Etwa 3 Wochen nach der OP kam Frau G. das erste Mal wieder in die ambulante Versorgung. Ihre Wunde war jetzt 2,1 cm lang, 1,1 cm breit und 0,3 cm tief (Foto 2). Die nun mäßige Exsudation war serös-gelblich, am Wundrand waren Fibrinbeläge und etwas Granulation erkennbar. Der Wundrand war intakt und die Umgebungshaut trocken. Da ein Ödem erkennbar war, wurden die Umfänge von Wade, Knöchel und Vorfuß gemessen. Der Wadenumfang lag bei 317 mm, der Knöchelumfang bei 266 mm und der Vorfußumfang bei 250 mm.
Die Wundreinigung erfolgte ab diesem Zeitpunkt mit sterilem Wasser. Für die Pflege der Umgebungshaut nutzte die Patientin selbst eine feuchtigkeitsspendende Hautlotion. Die Wunde wurde mit einem PU-Schaum versorgt. Zur Fixierung kam weiterhin ein Fixiermull zum Einsatz. Zur Reduktion des Ödems wurde in Absprache mit dem Gefäßchirurgen ein moderater Unterschenkelkompressionsverband angelegt. Dazu wurde über einem Schlauchverband eine Schicht Polsterwatte und darüber eine selbsthaftende Binde ohne Zug aufgebracht, um die erworbene schlechte Durchblutungssituation nicht noch zu verstärken. Der Verbandwechsel erfolgte weiterhin zweimal wöchentlich.

........

Schreiben Sie den Auszug zur Wundversorgung nach der OP vollständig und wortgetreu ab. Die Zeilen haben mit dem Auszug nichts zu tun.

........

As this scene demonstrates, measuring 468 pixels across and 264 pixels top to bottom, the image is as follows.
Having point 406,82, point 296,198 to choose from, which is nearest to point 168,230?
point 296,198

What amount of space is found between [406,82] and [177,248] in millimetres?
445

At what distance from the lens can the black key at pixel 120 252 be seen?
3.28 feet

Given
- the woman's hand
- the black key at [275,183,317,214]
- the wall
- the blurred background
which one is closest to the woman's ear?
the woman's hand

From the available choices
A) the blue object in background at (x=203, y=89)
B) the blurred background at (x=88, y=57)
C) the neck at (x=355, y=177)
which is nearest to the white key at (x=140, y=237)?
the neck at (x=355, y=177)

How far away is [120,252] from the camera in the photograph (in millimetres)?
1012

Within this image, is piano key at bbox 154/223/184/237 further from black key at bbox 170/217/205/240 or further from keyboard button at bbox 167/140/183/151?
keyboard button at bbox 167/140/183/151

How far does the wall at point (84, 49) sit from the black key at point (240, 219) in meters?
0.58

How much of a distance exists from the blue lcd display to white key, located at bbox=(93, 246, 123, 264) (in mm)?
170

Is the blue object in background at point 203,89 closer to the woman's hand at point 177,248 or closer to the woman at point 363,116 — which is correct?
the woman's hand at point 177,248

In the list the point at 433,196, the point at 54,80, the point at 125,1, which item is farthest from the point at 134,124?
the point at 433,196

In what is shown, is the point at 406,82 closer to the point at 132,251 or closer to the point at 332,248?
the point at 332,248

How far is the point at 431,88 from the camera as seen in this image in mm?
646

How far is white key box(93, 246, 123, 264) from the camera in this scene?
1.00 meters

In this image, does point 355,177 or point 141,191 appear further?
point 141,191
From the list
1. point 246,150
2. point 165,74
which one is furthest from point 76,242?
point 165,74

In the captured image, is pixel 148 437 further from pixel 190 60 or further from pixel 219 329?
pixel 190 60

........

-- SCHRIFTLICHE LÖSUNG --
Etwa 3 Wochen nach der OP kam Frau G. das erste Mal wieder in die ambulante Versorgung. Ihre Wunde war jetzt 2,1 cm lang, 1,1 cm breit und 0,3 cm tief (Foto 2). Die nun mäßige Exsudation war serös-gelblich, am Wundrand waren Fibrinbeläge und etwas Granulation erkennbar. Der Wundrand war intakt und die Umgebungshaut trocken. Da ein Ödem erkennbar war, wurden die Umfänge von Wade, Knöchel und Vorfuß gemessen. Der Wadenumfang lag bei 317 mm, der Knöchelumfang bei 266 mm und der Vorfußumfang bei 250 mm.
Die Wundreinigung erfolgte ab diesem Zeitpunkt mit sterilem Wasser. Für die Pflege der Umgebungshaut nutzte die Patientin selbst eine feuchtigkeitsspendende Hautlotion. Die Wunde wurde mit einem PU-Schaum versorgt. Zur Fixierung kam weiterhin ein Fixiermull zum Einsatz. Zur Reduktion des Ödems wurde in Absprache mit dem Gefäßchirurgen ein moderater Unterschenkelkompressionsverband angelegt. Dazu wurde über einem Schlauchverband eine Schicht Polsterwatte und darüber eine selbsthaftende Binde ohne Zug aufgebracht, um die erworbene schlechte Durchblutungssituation nicht noch zu verstärken. Der Verbandwechsel erfolgte weiterhin zweimal wöchentlich.